--- The problem ---
Find the line in the entries below that contains "United States, site archbold_FL-29.". Repeat it exactly, and every line after it through the line that contains "common name: domestic cow".

--- Records shown ---
-- Opening Marker --
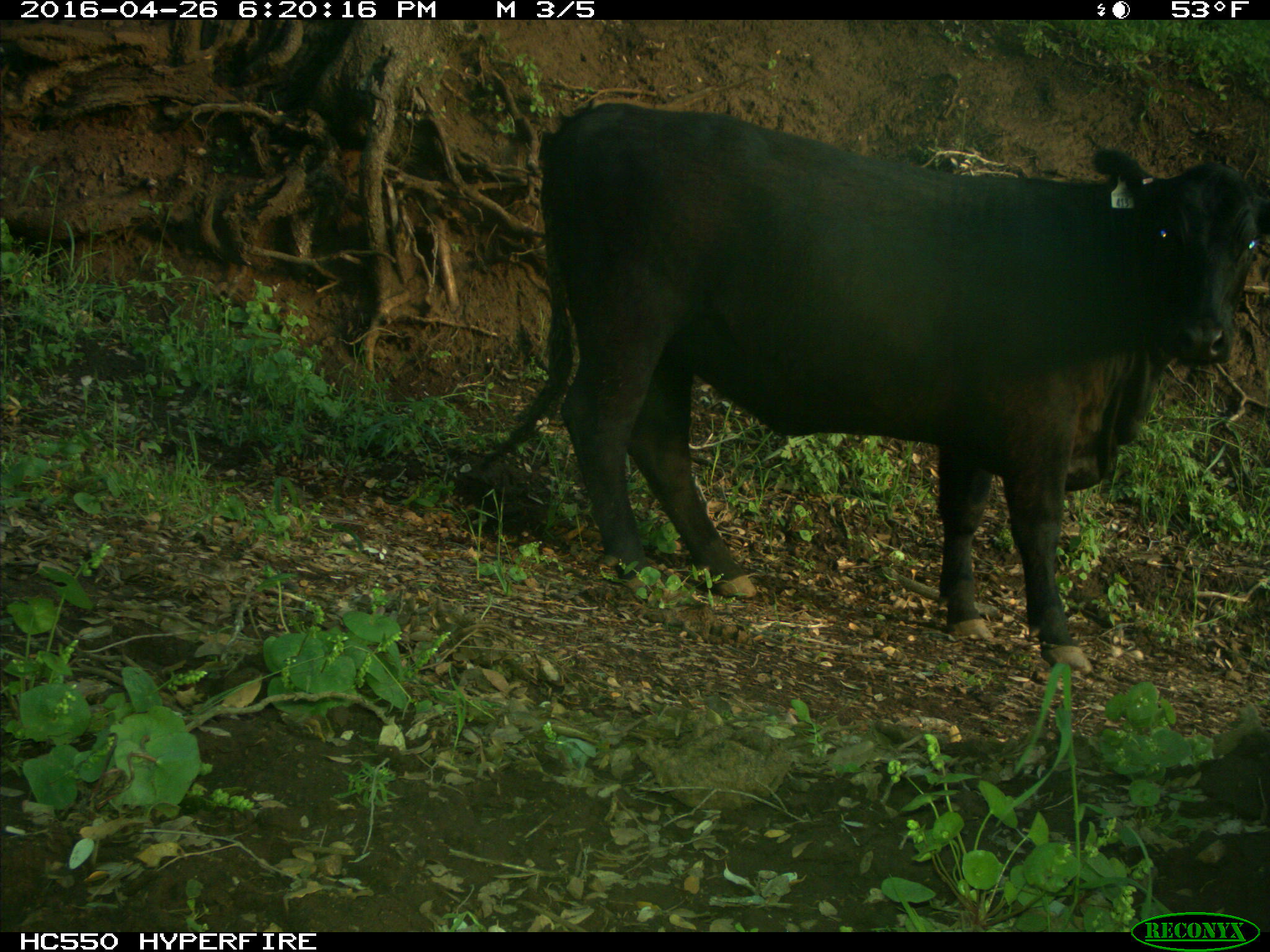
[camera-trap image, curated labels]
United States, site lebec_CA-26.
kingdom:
-- Closing Marker --
-- Opening Marker --
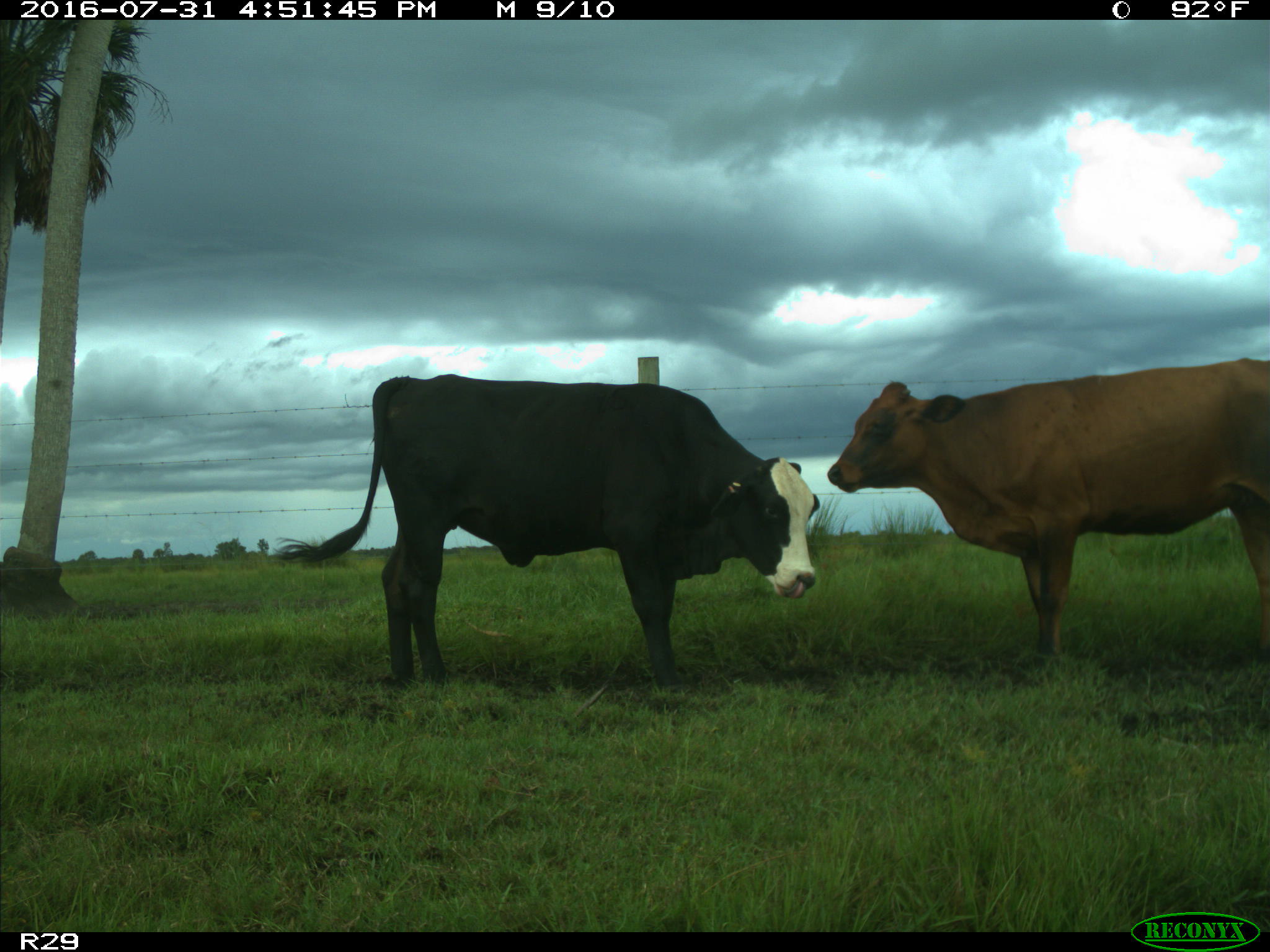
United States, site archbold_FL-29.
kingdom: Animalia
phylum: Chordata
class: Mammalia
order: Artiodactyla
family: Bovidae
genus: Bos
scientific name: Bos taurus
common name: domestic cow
-- Closing Marker --
--- Response to this exercise ---
United States, site archbold_FL-29.
kingdom: Animalia
phylum: Chordata
class: Mammalia
order: Artiodactyla
family: Bovidae
genus: Bos
scientific name: Bos taurus
common name: domestic cow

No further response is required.